You know, in some ways, I appreciate Musk. He has gone out of his way to demonstrate, for all to see, how billionaire parasites get to fail upward no matter how irredeemably incompetent and vile they happen to be.
Scumwads like gates and Bezos hides it all behind walls of pr propaganda, but not Musk.
I wonder what a cyberguillotine would look like.
pennomi@lemmy.world 1 month ago
We gotta stop calling software upgrades recalls. Yeah I get that it’s fun to bash on the Cybertruck but this isn’t really that interesting.
Now that sticky accelerator pedal… yikes.
aard@kyu.de 1 month ago
Recall is a legal term for the car industry which includes stuff like reporting obligations. So if the defect meets the severity level of a recall it should be called as such, even if it is ‘just’ a software update. Ambiguous terms for safety violations are dangerous and may cost lives.
Gork@lemm.ee 1 month ago
Recall is also the plural term for a group of Cybertrucks.
XeroxCool@lemmy.world 1 month ago
Rear view cameras have been federally required on passenger vehicles since module year 2018 in the US market. So yeah, regardless of the error, it’s a recall because the result makes the vehicle noncompliant.
Imgonnatrythis@sh.itjust.works 1 month ago
I can’t imagine the threshold here isn’t different though. If each of these recalls required hardware modifications Tesla would either hide the data or lawyers would be able to argue they weren’t major safety violations. I think it’s a plus that many things can be fixed expediantly with software updates and the threshold to do so is low.
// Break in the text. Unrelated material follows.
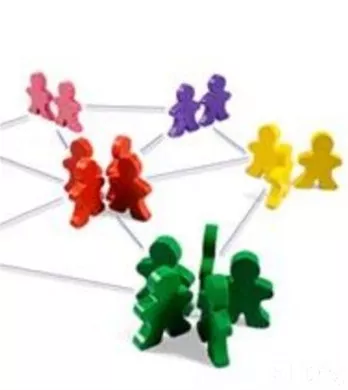 http://eldia.com.do/image/article/121/460×390/0/B80CD4E4-5700-4E1A-AD70-650F883DE067.jpeg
bladerunnerspider@lemmy.world 1 month ago
Yeah… But these are multi-ton vehicles and when they crash people die. Unlike when your computer crashes.
pennomi@lemmy.world 1 month ago
I don’t think “the backup camera is a little slow to turn on” is the smoking gun you are looking for though.
IphtashuFitz@lemmy.world 1 month ago
I’ve had software recalls for Toyotas and Hondas, both of which involved physical recall paperwork and required me to visit a dealer to install the new software.
Just because a software recall can be remedied over the air it doesn’t make it any less of a recall. As others have said, there’s a legal definition to a recall. They are issued by the NHTSA and require specific legal responses from the manufacturer.
MimicJar@lemmy.world 1 month ago
On the one hand I agree, but also just because it can be fixed over the air doesn’t mean it’s not a major problem.
Plus imagine if a car manufacturer put VERY shitty software into their cars. If a manufacturer has 100 recalls a year, I want to know why. If they have 1, I want to know why.
Just because they are more easily fixed, doesn’t mean the recall isn’t important.
weew@lemmy.ca 1 month ago
There are also plenty of dumb, nearly inconsequential recalls on regular cars too. Including things like “place this warning sticker in your manual”. That’s a recall.
PriorityMotif@lemmy.world 1 month ago
A manufacturer once had to issue a recall to people who had gotten a recall performed at our dealership because one of the techs was throwing the recall parts away and calling it good. The original recall was for a connector under the seat for the seat belt pretensioner (part of the airbag system.)
A recall for a recall.
ayyy@sh.itjust.works 1 month ago
If the vehicle was sold broken and has to be fixed, it’s a recall.
tacosanonymous@lemm.ee 1 month ago
If it’s just software, why can’t it be downloaded?
pennomi@lemmy.world 1 month ago
It can be? You literally just download the OTA update and the vehicle installs it from your own home. Recall implies that you have to go into the shop but that’s simply not true.
femtech@midwest.social 1 month ago
Some can be, some the manufacturer doesn’t want to risk it so they make you take it into a dealership to update from a USB.
IphtashuFitz@lemmy.world 1 month ago
I recall when I bought my first hybrid that the dealer said there were something like 15 different computers controlling things, from the ICE engine to the transmission to the charging of the battery, etc. They weren’t networked together.
I also once ran afoul of a software bug in the ECU of a Honda CR/V. That’s the embedded system that manages the whole operation of the engine - from fuel injection to timing to emissions etc. As they progress through model years they use different ECUs that require different software. Even though I work in IT, I wouldn’t feel comfortable trying to update it myself, given the different models, firmware revisions, etc. I was more than happy to take that car to a dealer to have them confirm my car had buggy software and to upgrade it to the right new version.